Hello. In this video I'd like to show you one way to examine the results of a storport trace. This is following up on a previous video that explained ‘What is a storport trace?’, and how to capture one. For this demonstration we'll be using a storport ETL file that has been previously collected.
If you don't have this file already I suggest checking out that previous video for details on how to obtain it. I will be putting a link to it in the description below. So, this is the storport .etl file that I will use for this demonstration. I will need PowerShell, Microsoft Excel, and Xperf. Xperf is a command line tool that is installed as part of the Windows Performance Toolkit which you can download directly from Microsoft.

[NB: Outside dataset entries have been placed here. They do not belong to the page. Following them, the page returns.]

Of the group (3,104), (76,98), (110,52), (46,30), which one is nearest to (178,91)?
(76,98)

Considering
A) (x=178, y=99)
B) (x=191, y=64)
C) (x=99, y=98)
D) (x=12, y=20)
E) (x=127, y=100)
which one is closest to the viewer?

So, here I have the storport .etl file. To open it in Microsoft Excel I first have to convert it to a comma delimited file, or CSV. To do so I must use Xperf. So, in Powershell I’ll type Xperf. I have previously installed the Windows Performance Toolkit on this system. You can see here some of the Xperf usage options. To convert the ETL into CSV I will need to type ‘xperf’, ‘-I’ to specify an input file and then the path and name of a ETL file that will be converted into CSV. Then ‘-o’ and then the path and name of the CSV, destination CSV. So I'll just hit enter.
I need to wait for this conversion to be completed. When this is done we have a storport .csv file that we can then open in Microsoft Excel. Just give it a few seconds. Storport traces tend to be pretty heavy, especially if the trace ran for an extended number of minutes. This is why it's recommended to keep the collection sample time to a minimum. So, you can see here it's finished doing the transformation into CSV. I'll just double click it to open it in Excel. Usually one minute of data is enough. Just remember the longer the storport runs the heavier the file will be, and the less easy will be to manipulate it to get the required information.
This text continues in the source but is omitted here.